DeM Banter: Â There’s that pesky thing called history again…
Wall Street Journal
September 19, 2013
Pg. 19
President Reagan knew that adversaries take negotiations seriously when the use of force is clearly an option.
Since Barack Obama came to the White House, he has practiced an activist diplomacy. The president never met a diplomatic opportunity he did not like—yet he has steadily reduced American power to back up that diplomacy.
The deal with Russia to eliminate Syria’s chemical weapons is just the latest example. It is all diplomacy, while the power to back it up remains halfhearted: a pledge to ask Congress to authorize an “unbelievably small” strike.
“Diplomacy without arms,” the Prussian King Frederick the Great once said, “is like music without instruments.” He meant that unless the adversary is prevented from achieving his objectives by arms outside negotiations, he has no interest in taking seriously peaceful alternatives being offered insidenegotiations.
Take the case of Iran, which is worse than Syria. Today, Iran is achieving its objectives by force while the West negotiates. Tehran marches steadily toward a nuclear capability, fuels jihadist forces in Lebanon and Syria, and expands its influence in Iraq and Afghanistan, filling the vacuum the U.S. has left behind.
Meanwhile, the U.S. contemplates force only if negotiations fail. It cuts its defense budget by a mindless sequestration, scales back missile defenses in Europe—against Iran, among other potential adversaries—with no concessions from Moscow, and leaves no residual force in Iraq that might check Iranian influence. It refrains, up to now, from arming Syrian rebels who are fighting a game-changing civil war, and pivots military forces to the Far East that are now clearly needed in the Mediterranean.
Yet America’s emphasis on diplomacy isn’t the problem. The problem is its failure to arm diplomacy. The despots in Tehran and Damascus use arms daily at home and readily abroad before and during negotiations. If the U.S. uses arms only after negotiations fail, despots use force unopposed until they achieve their objectives.
The use of force—the buildup, deployment and actual use—before and during negotiations serves three purposes. First, it puts the adversary on notice that it is unlikely to compete outside negotiations. Ronald Reagan launched a massive and risky military buildup to signal to the Soviet Union that it could not win an arms race.

▬▬▬▬▬▬▬▬▬▬

- PROBLEMS TO WORK ON:
a – In the article on arming diplomacy, recast the paragraph beginning "Meanwhile, the U.S. contemplates force" as a short bulleted list that keeps its main facts.
b – Carry the article on arming diplomacy forward, picking up right after its final sentence about Reagan's military buildup.

▬▬▬▬▬▬▬▬▬▬

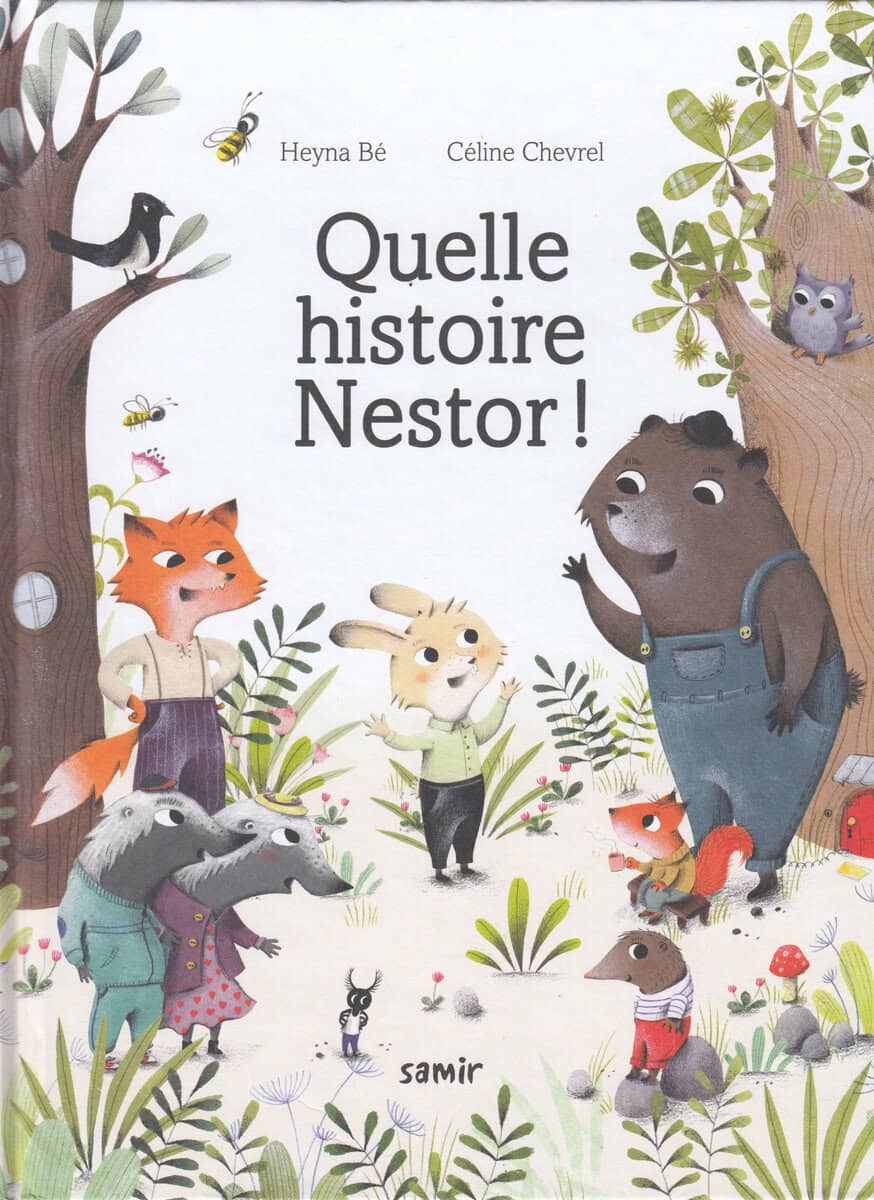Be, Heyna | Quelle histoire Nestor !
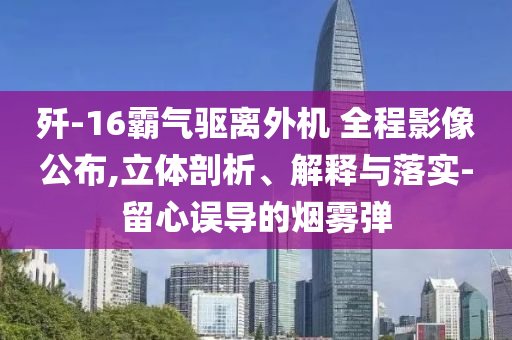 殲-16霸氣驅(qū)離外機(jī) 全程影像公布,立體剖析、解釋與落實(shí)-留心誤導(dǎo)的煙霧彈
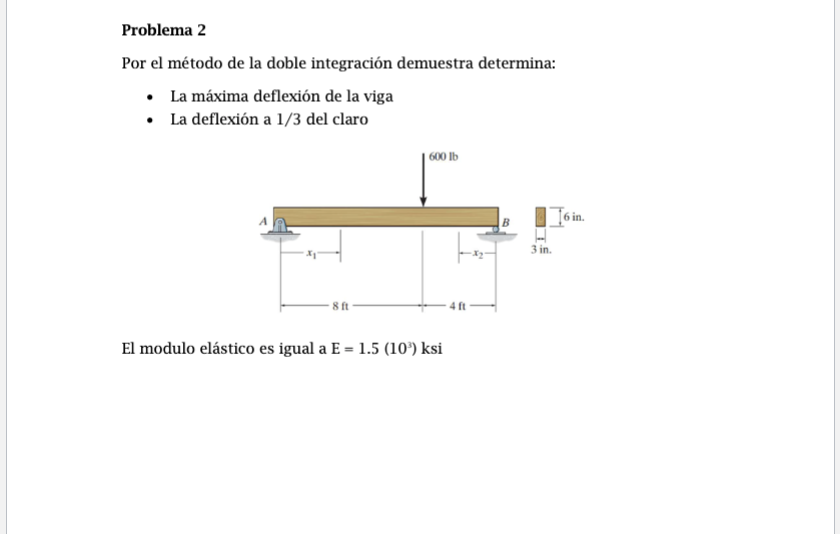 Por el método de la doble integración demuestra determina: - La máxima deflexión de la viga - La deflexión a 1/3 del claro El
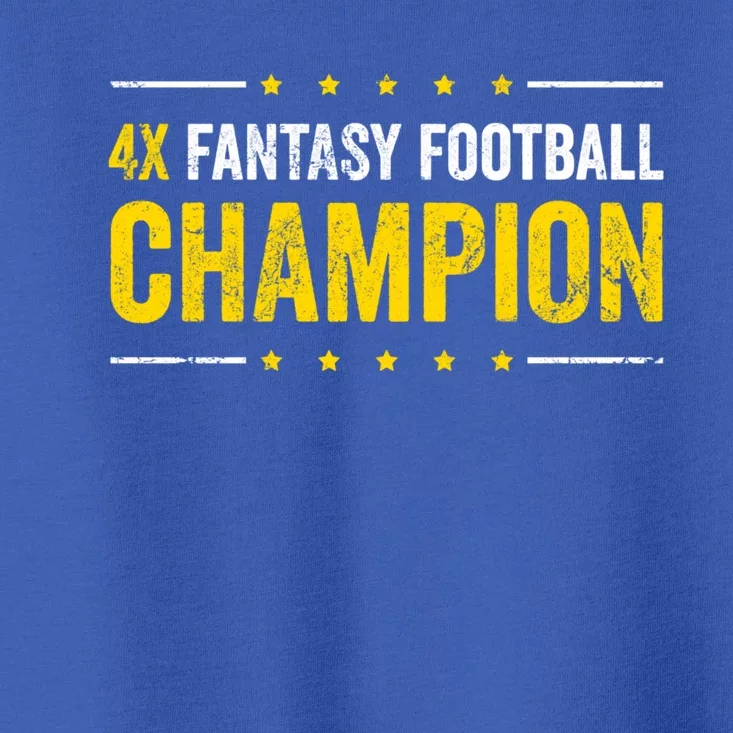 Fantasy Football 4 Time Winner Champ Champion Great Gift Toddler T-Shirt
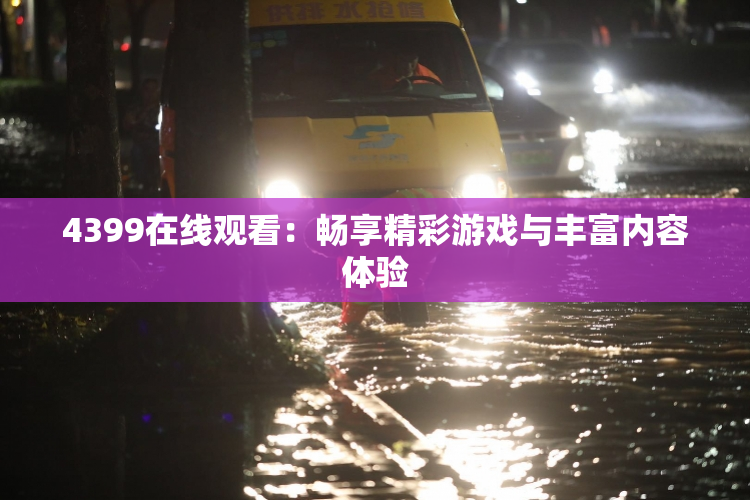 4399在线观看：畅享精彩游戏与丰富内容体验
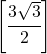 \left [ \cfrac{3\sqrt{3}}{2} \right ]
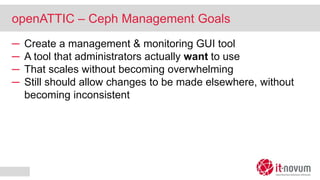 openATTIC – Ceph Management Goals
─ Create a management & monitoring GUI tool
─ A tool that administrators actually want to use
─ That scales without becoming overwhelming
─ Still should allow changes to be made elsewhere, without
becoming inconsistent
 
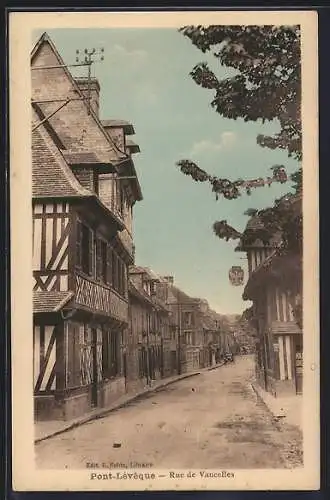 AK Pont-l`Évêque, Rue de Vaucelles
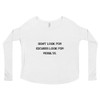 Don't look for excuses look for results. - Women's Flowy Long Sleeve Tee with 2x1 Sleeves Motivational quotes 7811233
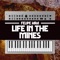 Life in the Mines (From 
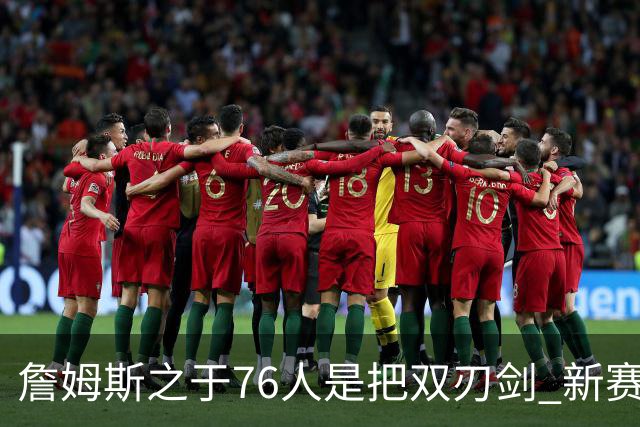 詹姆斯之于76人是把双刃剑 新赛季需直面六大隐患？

▬▬▬▬▬▬▬▬▬▬

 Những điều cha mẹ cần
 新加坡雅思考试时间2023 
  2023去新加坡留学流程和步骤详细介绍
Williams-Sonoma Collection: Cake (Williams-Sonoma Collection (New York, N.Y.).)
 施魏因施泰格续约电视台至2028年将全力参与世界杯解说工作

▬▬▬▬▬▬▬▬▬▬

- ANSWERS BY TASK:
a –
- The U.S. considers force only if negotiations fail.
- It cuts its defense budget through sequestration.
- It scales back missile defenses in Europe, meant partly against Iran, with no concessions from Moscow.
- It leaves no residual force in Iraq that might check Iranian influence.
- So far it has not armed Syrian rebels fighting a game-changing civil war.
- It pivots military forces to the Far East that are now needed in the Mediterranean.

b –
Second, force denies the adversary gains on the ground outside negotiations. Reagan pushed back against the Soviet Union by deploying Intermediate Nuclear Force missiles in Europe and supporting freedom fighters in Afghanistan and Central America. And third, the use of force brings heavy-duty capabilities to bear at the bargaining table—in Reagan’s case, the Strategic Defense Initiative, designed to protect the U.S. from ballistic-missile attack.
Arms compel the adversary to take diplomacy seriously. And using lesser force early often avoids the need for greater force later.
When President Truman ordered the famous airlift in 1948 to save West Berlin, even though all of his advisers urged him to abandon this enclave in the Soviet zone, he avoided a much bigger land war in Europe—like the one that followed in Korea where the U.S. failed to use lesser force early. As George Shultz, Reagan’s secretary of state, once said: “it is better to use force when you should rather than when you must; last [resort] means no other, and by that time the level of force and the risk involved may have multiplied many times over.”
The purpose of armed diplomacy, however, is not to defeat adversaries in some conventional military showdown, or to coexist with them indefinitely in some morally ambivalent status quo. It is to succeed in negotiations that move freedom forward in adversary countries. Not just any compromise achieves this objective, but an unwillingness to compromise at all—that is, to trade off military leverage at some point for diplomatic gains—squanders hard-won military leverage.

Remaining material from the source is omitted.